Halen burada dört sütun üzerinde ve dört yanı açık mütevazi bir türbesi bulunmaktadır.
Hanımı, ortanca oğlu ve ailesinin diğer fertlerinin kabirleri de buradadır.
Kardeşlerinden Şeyh Hâlid 1883’te Karaman’a gidip yerleşmiş, 1909’da orada vefat edince Kethâne (Ketenci) Camii hazîresine defnedilmiştir.
Bahâeddin Efendi Nakşibendiyye’nin Hâlidiyye koluna bağlı bir şeyh olan babası Memiş Efendi’ye intisap etmişti.

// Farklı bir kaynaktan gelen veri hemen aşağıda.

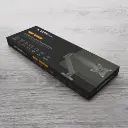 SOPORTE PARA MONITOR, ARGOM, SIZE: 17-32" (ARG-BR- 1613)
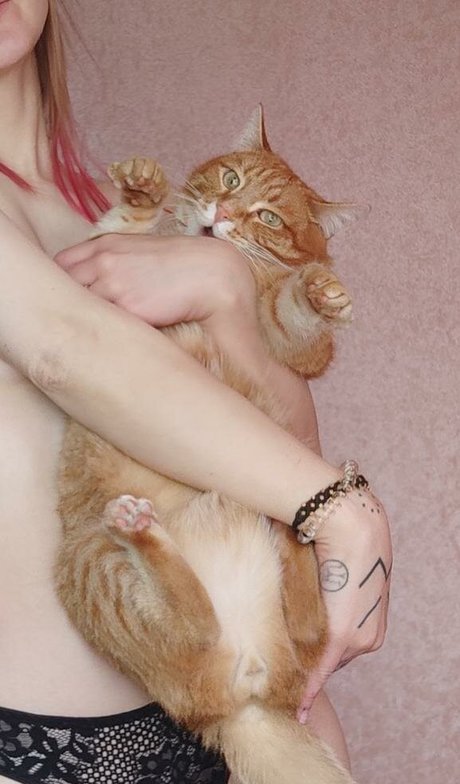 Lana Delmar leaked only fans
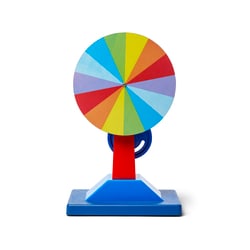 United Scientific Supplies&nbsp;United Scientific&trade; Color Wheel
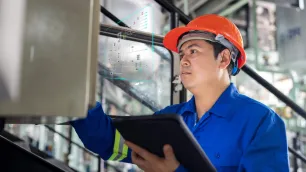 The Evolution of Document Control in Engineering: From Paper to Digital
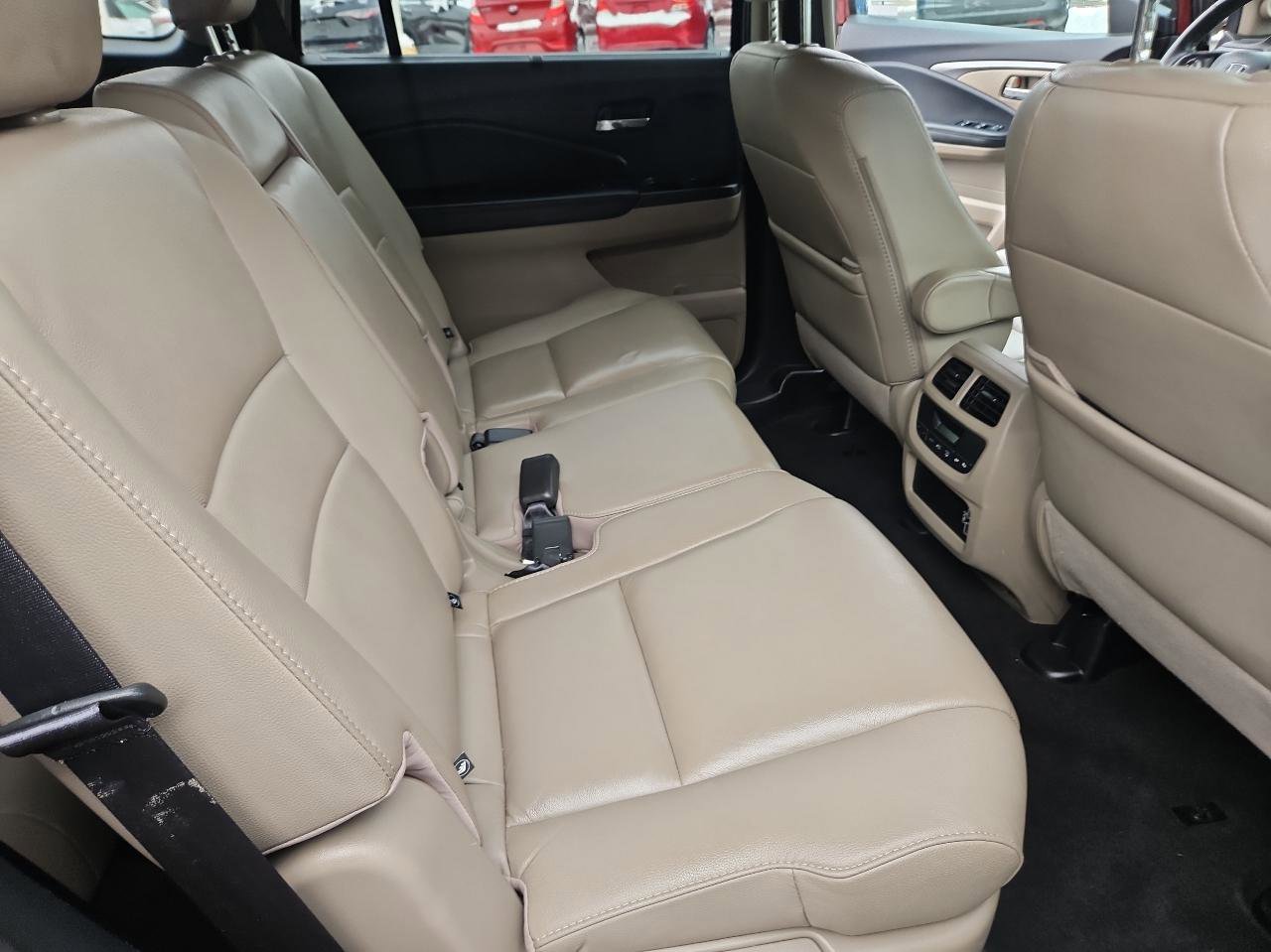 Used 2022 Honda Pilot Special Edition image 21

Onun ölümünden sonra halifesi olarak irşad görevini yürüttü.
Babası gibi kendisi de ılımlı ve geleneklere sıkı sıkıya bağlı, şer‘î ölçülere son derece saygılı bir tasavvuf anlayışını benimsedi.
Şeriatı kabuk, hakikati (tasavvufu) öz sayan anlayışa şiddetle karşı çıkarak öz ile kabuğun ayrı şeyler, şeriat ve hakikatin ise aynı olduğunu savundu.
Eserleri.
1. Bâʿis̱ü’l-maġfire fî beyâni aḳvâli’l-vaḥde: Bahâeddin Efendi bu Arapça eserini, babası Memiş Efendi’nin vahdet-i vücûd inancına sahip olduğunu iddia eden bir şahsın mektubuna cevap ve reddiye olmak üzere kaleme almıştır.
Dört bölüm ve bir sonuç kısmından meydana gelen eserde fırkaların ortaya çıkışı, bazı tasavvuf terimleri, eşyanın hakikati, muhkem-müteşâbih naslar, şer‘î deliller ele alınmış ve vahdet-i vücûd inancının Ehl-i sünnet’te yeri olmadığı gösterilmeye çalışılmıştır.
Eserin Konya Yusuf Ağa Kütüphanesi’nde beş nüshası bulunmaktadır (nr. 9893, 9896, 9898, 9926, 9938).
2. Îḳāẓü’n-nâʾimîn ve tenbîhü’l-ġāfilîn: Zikrin faziletine dair olan bu Arapça risâle birinci risâle ile birlikte ciltlenmiş halde bulunmaktadır.